EN el clásico cine del Oeste abundaba el personaje del manso cabreado. Un tipo tímido y apacible -el papel lo bordaban Alan Ladd y Jimmy Stewart-, un apocado granjero o un retraído petimetre del Este al que chuleaban los pistoleros con recochineo y petulancia hasta que le hervía el radiador, se le mudaba la expresión timorata y desenfundaba un Colt con cara de muy mala leche. En las sesiones dobles de los domingos, los niños de mi pueblo aplaudían cuando al «muchacho», como llamaban al protagonista, le entraba aquel arrebato entre iracundo y justiciero que dejaba el poblado limpio de forajidos antes de volverse a sus quehaceres lamentando haberse tenido que poner serio. La moraleja venía a ser que no hay peor cólera que la de los pacíficos y que toda paciencia tiene un límite.

El cadáver político de Ricardo Costa, tendido en el saloon en medio de una inesperada humareda, ha permitido ver en el perfilde Rajoy la sombra insólita de ese killer pesaroso. Tanto tiempo y tanta gente hablando de su falta de autoridad y pasándole las manos por la cara le han debido de provocar esa rabia furibunda que brota en los caracteres introvertidos del agotamiento de la calma. Costa desde luego no daba el tipo del forajido torvo de currículum siniestro y helada sonrisa amenazante; más bien parecía el jovenzuelo vehemente y bravucón pagado en demasía de sí mismo, mal aconsejado y poseído de un exceso de confianza. El retrato robot de la primera víctima de un tiroteo. En su ardiente energía retadora había un grave error de cálculo de fuerzas; no tiene ni media bofetada y llevaba pintada en la frente la palabra escarmiento.

La bala que lo ha tumbado es en realidad un disparo de advertencia. Con el revólver humeante en la mano, Rajoy mira con recelo a los pistoleros de más enjundia que revolotean en torno al conflicto de Madrid y su Caja. El ritual de estas escenas está tan visto en el cine que hasta los niños -de antes- jugaban a repetirlo con sus pistolitas de calamina y sus cartucheras de plástico: yo que tú no lo haría y tal y tal, tienes hasta que salga el sol para largarte, forastero. O forastera.

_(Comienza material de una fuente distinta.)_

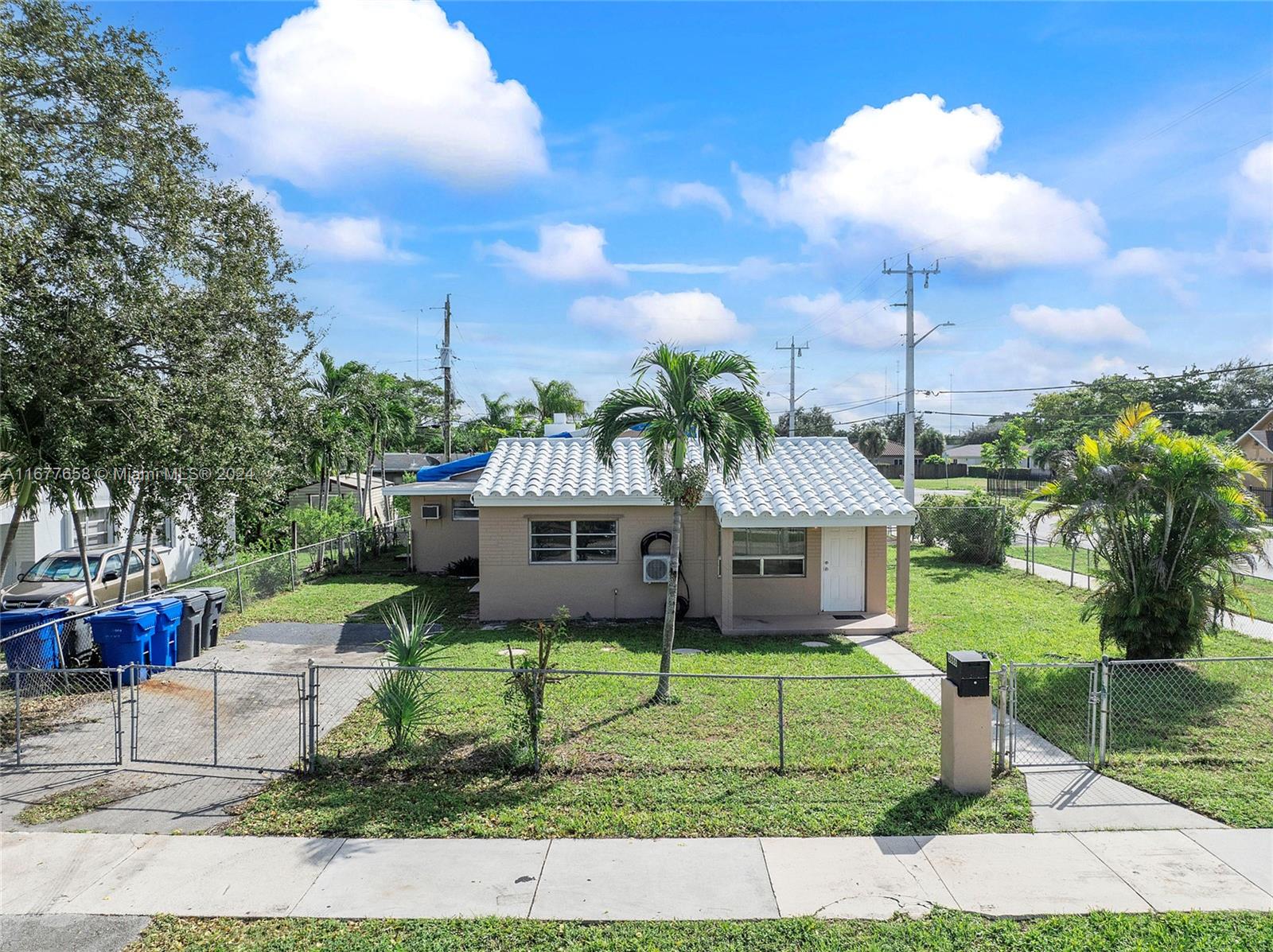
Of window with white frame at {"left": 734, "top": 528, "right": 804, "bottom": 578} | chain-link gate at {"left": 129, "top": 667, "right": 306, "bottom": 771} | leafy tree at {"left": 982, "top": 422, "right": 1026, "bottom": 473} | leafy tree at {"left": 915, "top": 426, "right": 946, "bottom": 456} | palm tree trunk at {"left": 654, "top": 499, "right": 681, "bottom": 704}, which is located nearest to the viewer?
chain-link gate at {"left": 129, "top": 667, "right": 306, "bottom": 771}

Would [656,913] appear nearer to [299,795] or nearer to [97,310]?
[299,795]

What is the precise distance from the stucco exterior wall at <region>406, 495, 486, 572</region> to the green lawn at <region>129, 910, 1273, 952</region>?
17.2m

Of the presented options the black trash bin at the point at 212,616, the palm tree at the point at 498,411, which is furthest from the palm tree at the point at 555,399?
the black trash bin at the point at 212,616

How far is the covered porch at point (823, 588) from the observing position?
14.6m

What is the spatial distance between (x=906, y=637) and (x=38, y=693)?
13.6 m

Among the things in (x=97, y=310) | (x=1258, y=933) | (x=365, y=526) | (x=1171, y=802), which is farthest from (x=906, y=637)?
(x=365, y=526)

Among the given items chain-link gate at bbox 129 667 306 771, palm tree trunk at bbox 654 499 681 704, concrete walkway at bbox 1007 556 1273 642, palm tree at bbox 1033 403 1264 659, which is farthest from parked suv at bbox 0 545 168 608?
concrete walkway at bbox 1007 556 1273 642

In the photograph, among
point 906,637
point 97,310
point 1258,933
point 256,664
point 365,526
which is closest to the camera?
point 1258,933

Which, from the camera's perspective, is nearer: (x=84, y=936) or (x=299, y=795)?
(x=84, y=936)

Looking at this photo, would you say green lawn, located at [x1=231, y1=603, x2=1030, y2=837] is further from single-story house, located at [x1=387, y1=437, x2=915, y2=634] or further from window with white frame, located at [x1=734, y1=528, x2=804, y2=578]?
window with white frame, located at [x1=734, y1=528, x2=804, y2=578]

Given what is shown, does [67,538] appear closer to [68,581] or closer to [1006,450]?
[68,581]

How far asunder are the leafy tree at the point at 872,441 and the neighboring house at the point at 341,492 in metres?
60.9

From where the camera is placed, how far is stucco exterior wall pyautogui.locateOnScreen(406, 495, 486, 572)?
2236cm

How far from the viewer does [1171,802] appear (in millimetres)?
7121
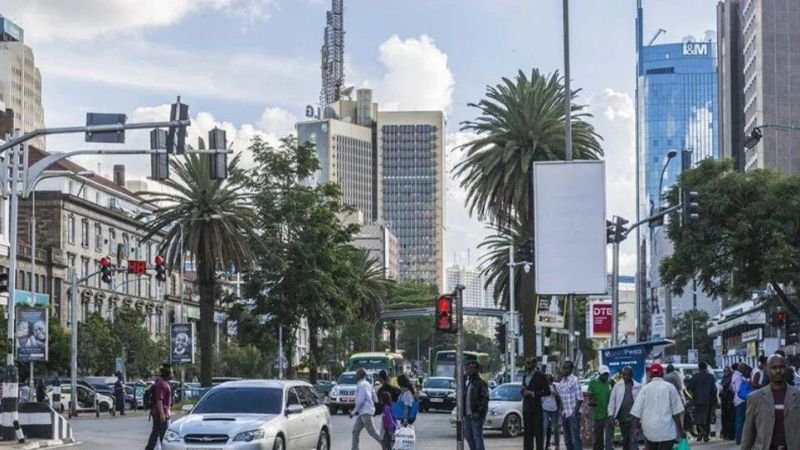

El hombre tranquilo, el contemporizador sheriff de autoridad desafiada amenaza con tomarle gusto al gatillo y empezar a contar muescas en la culata. Quizá se haya dado cuenta de que iban a por él en serio y de que estaba en juego su propia supervivencia. Tiene más de John Carradine que de Gary Cooper, de patriarca cachazudo que de héroe carismático, pero una situación límite puede cambiar el temperamento y la conducta de cualquier ser humano. De repente la inicial comedia de enredo se ha transformado en un duelo en O.K. Corral. Un duelo entre verdaderos enemigos, porque en política los adversarios suelen estar casi siempre al otro lado de la frontera.